Posted: 07 Dec. 2023 10 min. read

高い柔軟性で、あらゆる企業に適した仕掛けを構築

ESGソリューションサービスを展開する各社との対談シリーズ

IFRSでのサステナビリティ開示基準や欧州のCSRD/ESRS、SECの気候関連開示規則案の最終化が進む現在、有価証券報告書の開示項目にサステナビリティに関する記載欄が新設されるなど、経営戦略に企業のサステナビリティ対応が求められるようになった。サプライチェーン、Scope3、人権、生物多様性など、サステナビリティ対応の基盤となるESGデータは多岐にわたる。それら非財務情報の収集や分析だけではなく、連結で財務と同じタイミングでかつ制度や内部統制を含む第三者保証が求められる中、テクノロジーの活用は欠かせない。

今回はワーキーバジャパン合同会社の大八木邦治氏と小口尋之氏にお話をうかがった。

課題 A:
本文で今回話を聞いた相手は、どの会社の誰ですか。
課題 B:
本文の「ESGソリューションサービスを展開する各社との対談シリーズ」から「今回はワーキーバジャパン合同会社の大八木邦治氏と小口尋之氏にお話をうかがった。」までを、両端も含めてそのまま書き写してください。
ここに並ぶ行は、本文とは関係がありません。

[空間についての質問集から取った行]

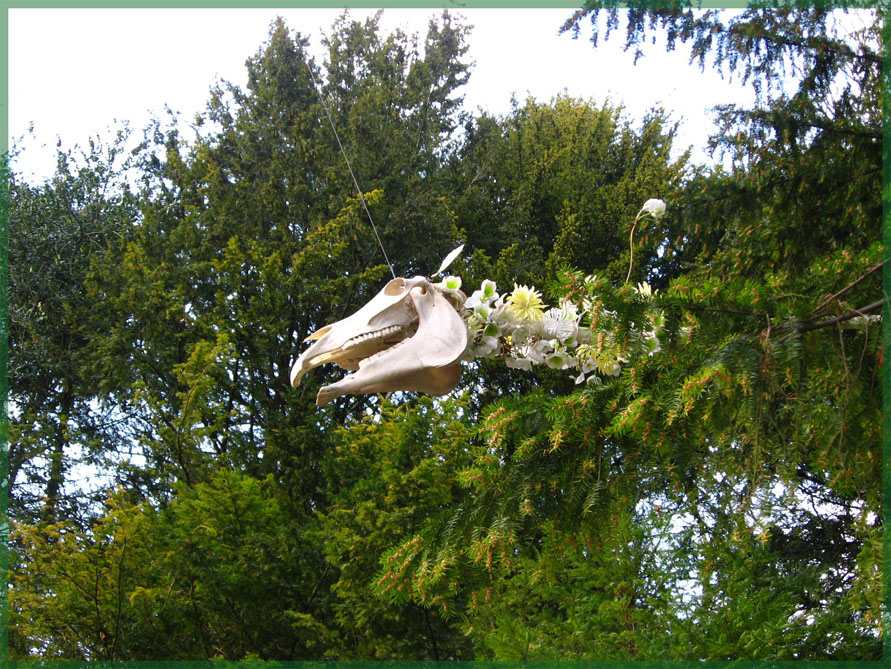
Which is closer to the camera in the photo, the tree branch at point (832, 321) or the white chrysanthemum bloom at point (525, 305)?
the tree branch at point (832, 321)

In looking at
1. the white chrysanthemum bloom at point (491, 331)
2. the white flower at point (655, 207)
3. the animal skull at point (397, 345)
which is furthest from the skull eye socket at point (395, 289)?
the white flower at point (655, 207)

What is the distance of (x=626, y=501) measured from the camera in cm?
318

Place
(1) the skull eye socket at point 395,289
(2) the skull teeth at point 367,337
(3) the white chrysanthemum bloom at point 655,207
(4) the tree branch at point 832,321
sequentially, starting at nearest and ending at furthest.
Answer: (4) the tree branch at point 832,321 < (2) the skull teeth at point 367,337 < (1) the skull eye socket at point 395,289 < (3) the white chrysanthemum bloom at point 655,207

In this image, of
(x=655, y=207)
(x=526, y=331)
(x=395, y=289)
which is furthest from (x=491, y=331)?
(x=655, y=207)

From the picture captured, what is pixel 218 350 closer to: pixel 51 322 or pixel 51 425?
pixel 51 425

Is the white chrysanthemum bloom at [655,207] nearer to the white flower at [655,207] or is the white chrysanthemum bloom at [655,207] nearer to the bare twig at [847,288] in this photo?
the white flower at [655,207]

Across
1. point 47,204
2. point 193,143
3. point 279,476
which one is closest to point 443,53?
point 193,143

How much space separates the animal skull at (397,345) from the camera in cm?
274

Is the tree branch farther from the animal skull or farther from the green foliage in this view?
the animal skull

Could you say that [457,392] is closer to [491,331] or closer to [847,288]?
[491,331]

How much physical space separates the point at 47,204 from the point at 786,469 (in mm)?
12984

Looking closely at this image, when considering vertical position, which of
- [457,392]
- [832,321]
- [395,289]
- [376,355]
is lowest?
[832,321]

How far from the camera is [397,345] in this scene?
111 inches

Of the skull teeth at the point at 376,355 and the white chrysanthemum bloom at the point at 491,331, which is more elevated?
the white chrysanthemum bloom at the point at 491,331
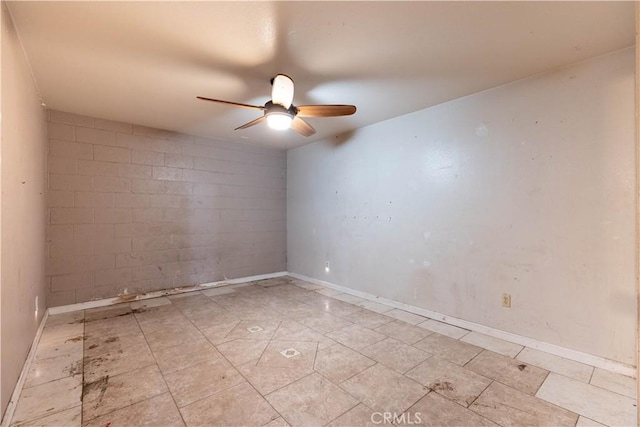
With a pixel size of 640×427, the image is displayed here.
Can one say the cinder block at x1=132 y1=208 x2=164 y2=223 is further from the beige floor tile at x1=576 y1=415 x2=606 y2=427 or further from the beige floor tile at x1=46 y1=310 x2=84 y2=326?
the beige floor tile at x1=576 y1=415 x2=606 y2=427

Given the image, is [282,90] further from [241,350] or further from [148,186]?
[148,186]

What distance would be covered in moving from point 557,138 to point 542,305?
A: 152cm

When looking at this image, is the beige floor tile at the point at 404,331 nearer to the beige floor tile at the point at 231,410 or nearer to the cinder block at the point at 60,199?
the beige floor tile at the point at 231,410

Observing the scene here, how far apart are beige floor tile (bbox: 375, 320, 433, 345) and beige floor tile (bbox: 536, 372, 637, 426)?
102 cm

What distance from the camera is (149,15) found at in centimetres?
181

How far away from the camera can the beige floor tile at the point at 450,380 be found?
1.91m

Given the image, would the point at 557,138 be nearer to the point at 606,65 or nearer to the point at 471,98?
the point at 606,65

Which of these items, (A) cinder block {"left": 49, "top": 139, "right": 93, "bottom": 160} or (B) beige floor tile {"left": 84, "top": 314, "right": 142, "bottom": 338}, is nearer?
(B) beige floor tile {"left": 84, "top": 314, "right": 142, "bottom": 338}

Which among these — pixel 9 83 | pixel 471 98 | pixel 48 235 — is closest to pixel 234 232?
pixel 48 235

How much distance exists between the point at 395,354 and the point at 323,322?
97 cm

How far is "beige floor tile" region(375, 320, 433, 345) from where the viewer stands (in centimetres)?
278

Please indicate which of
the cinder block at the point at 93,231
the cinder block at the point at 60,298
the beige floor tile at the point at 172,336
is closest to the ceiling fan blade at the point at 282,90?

解答 A:
ワーキーバジャパン合同会社の大八木邦治氏と小口尋之氏です。

解答 B:
ESGソリューションサービスを展開する各社との対談シリーズ

IFRSでのサステナビリティ開示基準や欧州のCSRD/ESRS、SECの気候関連開示規則案の最終化が進む現在、有価証券報告書の開示項目にサステナビリティに関する記載欄が新設されるなど、経営戦略に企業のサステナビリティ対応が求められるようになった。サプライチェーン、Scope3、人権、生物多様性など、サステナビリティ対応の基盤となるESGデータは多岐にわたる。それら非財務情報の収集や分析だけではなく、連結で財務と同じタイミングでかつ制度や内部統制を含む第三者保証が求められる中、テクノロジーの活用は欠かせない。

今回はワーキーバジャパン合同会社の大八木邦治氏と小口尋之氏にお話をうかがった。